Ask HN: How do you use Virtualbox? - swah

I installed the same Ubuntu that I run on linode on a Virtualbox on my Mac. But I couldn't find out exactly how folks work with Virtualbox.<p>Do you make VBox fullscreen, and just work completely inside the graphical environment? Or do you edit on the Mac and compile on the VBox? Or you have your VBox only for testing <i>deployment</i>, not development?<p>The motivation for trying out VBox was this comment: http://news.ycombinator.com/item?id=1998389
======
robflynn
I pretty much use it in all of the ways specified above:

Sometimes I use it for development: I may need a development environment that
I can not set up on my desktop for some random reason.

Other times, I use it to test software on various OS installs. As an example,
I recently had the need to test an installer and software on Vista 32/64, XP,
Windows Server 2003, Windows Server 2008. That would've been a pain in the
butt for me without VMs. (Handy tip that I use, I often take snapshots of my
VMs after I first set them up. This allows me to roll back to a 'fresh'
install any time I want.)

Other times, I'm setting up multiple linux boxes to test how I want the
multiple machines to interact or to test multi-server deployment without
actually having to pay to bring up more servers.

- STORED RECORDS -

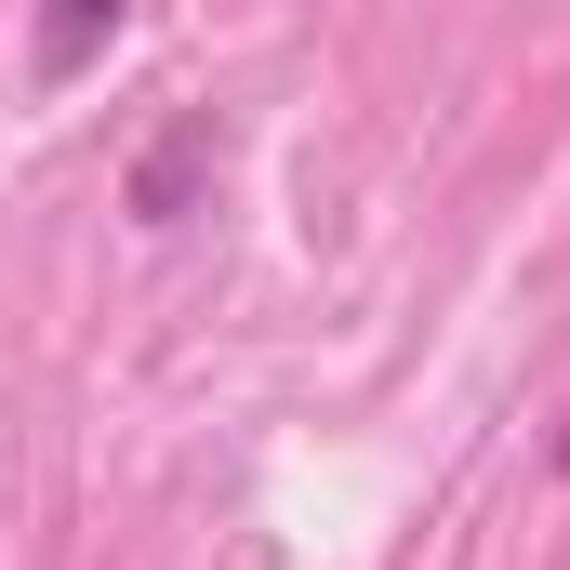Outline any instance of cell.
<instances>
[{
    "label": "cell",
    "mask_w": 570,
    "mask_h": 570,
    "mask_svg": "<svg viewBox=\"0 0 570 570\" xmlns=\"http://www.w3.org/2000/svg\"><path fill=\"white\" fill-rule=\"evenodd\" d=\"M226 159V134L213 120H173V134L134 159V226H186V199H199V173Z\"/></svg>",
    "instance_id": "6da1fadb"
},
{
    "label": "cell",
    "mask_w": 570,
    "mask_h": 570,
    "mask_svg": "<svg viewBox=\"0 0 570 570\" xmlns=\"http://www.w3.org/2000/svg\"><path fill=\"white\" fill-rule=\"evenodd\" d=\"M107 27H120V0H40V80H80L107 53Z\"/></svg>",
    "instance_id": "7a4b0ae2"
}]
</instances>
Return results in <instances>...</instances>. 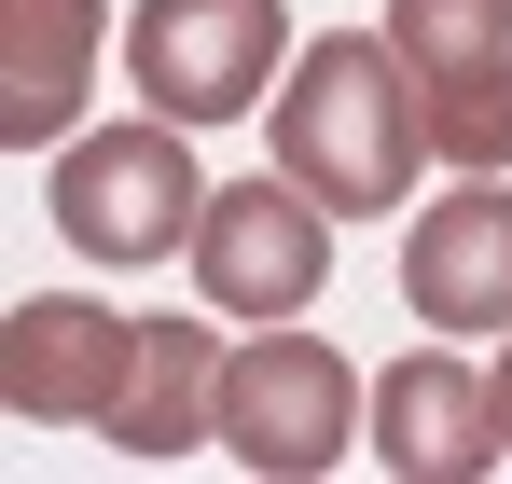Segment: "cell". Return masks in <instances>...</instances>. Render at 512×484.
<instances>
[{"mask_svg":"<svg viewBox=\"0 0 512 484\" xmlns=\"http://www.w3.org/2000/svg\"><path fill=\"white\" fill-rule=\"evenodd\" d=\"M263 153L291 166L333 222H388L416 194V166H443L429 111H416V70H402L388 28H319L291 56V83L263 97Z\"/></svg>","mask_w":512,"mask_h":484,"instance_id":"cell-1","label":"cell"},{"mask_svg":"<svg viewBox=\"0 0 512 484\" xmlns=\"http://www.w3.org/2000/svg\"><path fill=\"white\" fill-rule=\"evenodd\" d=\"M374 443V374L319 346L305 319H263L236 360H222V457L263 484H319Z\"/></svg>","mask_w":512,"mask_h":484,"instance_id":"cell-2","label":"cell"},{"mask_svg":"<svg viewBox=\"0 0 512 484\" xmlns=\"http://www.w3.org/2000/svg\"><path fill=\"white\" fill-rule=\"evenodd\" d=\"M194 125L167 111H139V125H84L70 153H56V236L70 263H180L194 249V208H208V166L180 153Z\"/></svg>","mask_w":512,"mask_h":484,"instance_id":"cell-3","label":"cell"},{"mask_svg":"<svg viewBox=\"0 0 512 484\" xmlns=\"http://www.w3.org/2000/svg\"><path fill=\"white\" fill-rule=\"evenodd\" d=\"M125 83L167 125H236L291 83V0H139L125 14Z\"/></svg>","mask_w":512,"mask_h":484,"instance_id":"cell-4","label":"cell"},{"mask_svg":"<svg viewBox=\"0 0 512 484\" xmlns=\"http://www.w3.org/2000/svg\"><path fill=\"white\" fill-rule=\"evenodd\" d=\"M180 263H194V291H208L222 319H305L319 277H333V208H319L291 166H263V180H208Z\"/></svg>","mask_w":512,"mask_h":484,"instance_id":"cell-5","label":"cell"},{"mask_svg":"<svg viewBox=\"0 0 512 484\" xmlns=\"http://www.w3.org/2000/svg\"><path fill=\"white\" fill-rule=\"evenodd\" d=\"M388 42L416 70L429 153L443 166H512V0H388Z\"/></svg>","mask_w":512,"mask_h":484,"instance_id":"cell-6","label":"cell"},{"mask_svg":"<svg viewBox=\"0 0 512 484\" xmlns=\"http://www.w3.org/2000/svg\"><path fill=\"white\" fill-rule=\"evenodd\" d=\"M402 305L429 332H512V166H457L402 222Z\"/></svg>","mask_w":512,"mask_h":484,"instance_id":"cell-7","label":"cell"},{"mask_svg":"<svg viewBox=\"0 0 512 484\" xmlns=\"http://www.w3.org/2000/svg\"><path fill=\"white\" fill-rule=\"evenodd\" d=\"M374 457H388L402 484H485V471L512 457L499 374H485V360H457V332L416 346V360H388V374H374Z\"/></svg>","mask_w":512,"mask_h":484,"instance_id":"cell-8","label":"cell"},{"mask_svg":"<svg viewBox=\"0 0 512 484\" xmlns=\"http://www.w3.org/2000/svg\"><path fill=\"white\" fill-rule=\"evenodd\" d=\"M125 360H139V319H125V305H97V291H28L14 332H0V402L28 415V429H97L111 388H125Z\"/></svg>","mask_w":512,"mask_h":484,"instance_id":"cell-9","label":"cell"},{"mask_svg":"<svg viewBox=\"0 0 512 484\" xmlns=\"http://www.w3.org/2000/svg\"><path fill=\"white\" fill-rule=\"evenodd\" d=\"M97 56H111V0H0V139L14 153L84 139Z\"/></svg>","mask_w":512,"mask_h":484,"instance_id":"cell-10","label":"cell"},{"mask_svg":"<svg viewBox=\"0 0 512 484\" xmlns=\"http://www.w3.org/2000/svg\"><path fill=\"white\" fill-rule=\"evenodd\" d=\"M222 360L236 346H208V319H139V360H125V388L97 415V443H125V457H194V443H222Z\"/></svg>","mask_w":512,"mask_h":484,"instance_id":"cell-11","label":"cell"},{"mask_svg":"<svg viewBox=\"0 0 512 484\" xmlns=\"http://www.w3.org/2000/svg\"><path fill=\"white\" fill-rule=\"evenodd\" d=\"M485 374H499V429H512V346H499V360H485Z\"/></svg>","mask_w":512,"mask_h":484,"instance_id":"cell-12","label":"cell"}]
</instances>
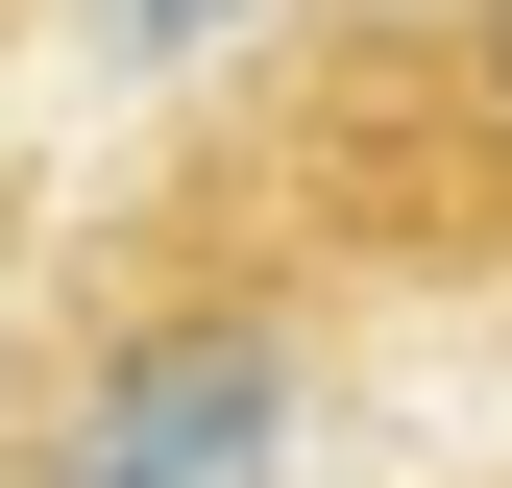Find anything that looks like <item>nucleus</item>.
Here are the masks:
<instances>
[{"label": "nucleus", "mask_w": 512, "mask_h": 488, "mask_svg": "<svg viewBox=\"0 0 512 488\" xmlns=\"http://www.w3.org/2000/svg\"><path fill=\"white\" fill-rule=\"evenodd\" d=\"M342 366H366V293L220 147H171L147 220L74 244V293L0 342V488H293Z\"/></svg>", "instance_id": "1"}, {"label": "nucleus", "mask_w": 512, "mask_h": 488, "mask_svg": "<svg viewBox=\"0 0 512 488\" xmlns=\"http://www.w3.org/2000/svg\"><path fill=\"white\" fill-rule=\"evenodd\" d=\"M196 147L269 196L366 318L512 342V0H317Z\"/></svg>", "instance_id": "2"}, {"label": "nucleus", "mask_w": 512, "mask_h": 488, "mask_svg": "<svg viewBox=\"0 0 512 488\" xmlns=\"http://www.w3.org/2000/svg\"><path fill=\"white\" fill-rule=\"evenodd\" d=\"M0 25H25V0H0Z\"/></svg>", "instance_id": "3"}]
</instances>
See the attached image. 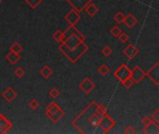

- EXERCISE TASK 1 -
List the operating systems that the VirtualBox thread names as ones an installer and software were tested on.
- EXERCISE TASK 2 -
Write the next part of the VirtualBox thread, picking up after its last sentence.

- TASK ANSWER 1 -
Vista 32/64, XP, Windows Server 2003, Windows Server 2008

- TASK ANSWER 2 -
Sometimes I just need to set something up that matches my production
environment so that I can test possible changes and see what's going to work
and what's going to break.

I have a full dual monitor linux development environment setup on my windows
box as well so that I can do my development from there if I need to.

Essentially: Your options are limitless.

------
tfitzgerald
I have a CentOS box that runs a few headless VBox VM's. I use them for
development / testing before pushing changes live. I have one of them setup
pretty much exactly like our production server.

I do all of that work over ssh. None of the VMs have an X window system
installed.

------
jonah
I don't right now...

There are issues [1] with running VirtualBox mac under the 64bit kernel.
Disabling VT-x helps for some people but that precludes you from running a
64bit client.

It's a reported issue [2] but in the meantime you can boot your shiny new i7
MBP into the 32bit kernel.

[1]
[http://forums.virtualbox.org/viewtopic.php?f=8&t=39368](http://forums.virtualbox.org/viewtopic.php?f=8&t=39368)
[2] <http://www.virtualbox.org/ticket/8474>

------
ichilton
Check out Vagrant - <http://vagrantup.com>

Quote:

Vagrant is a tool for building and distributing virtualized development
environments.

By providing automated creation and provisioning of virtual machines using
Oracle’s VirtualBox, Vagrant provides the tools to create and configure
lightweight, reproducible, and portable virtual environments.

------
jonah
For backend work I run virtualbox minimized with a mapped drive on the host
where I run my IDE, etc.

For front-end testing I run various windows virtual boxen windowed on the
second monitor while my IDE is up on the main monitor. In this case my work
files are local on the mac and shared to the Vbox for previewing on Windows
(including IE6 sadly).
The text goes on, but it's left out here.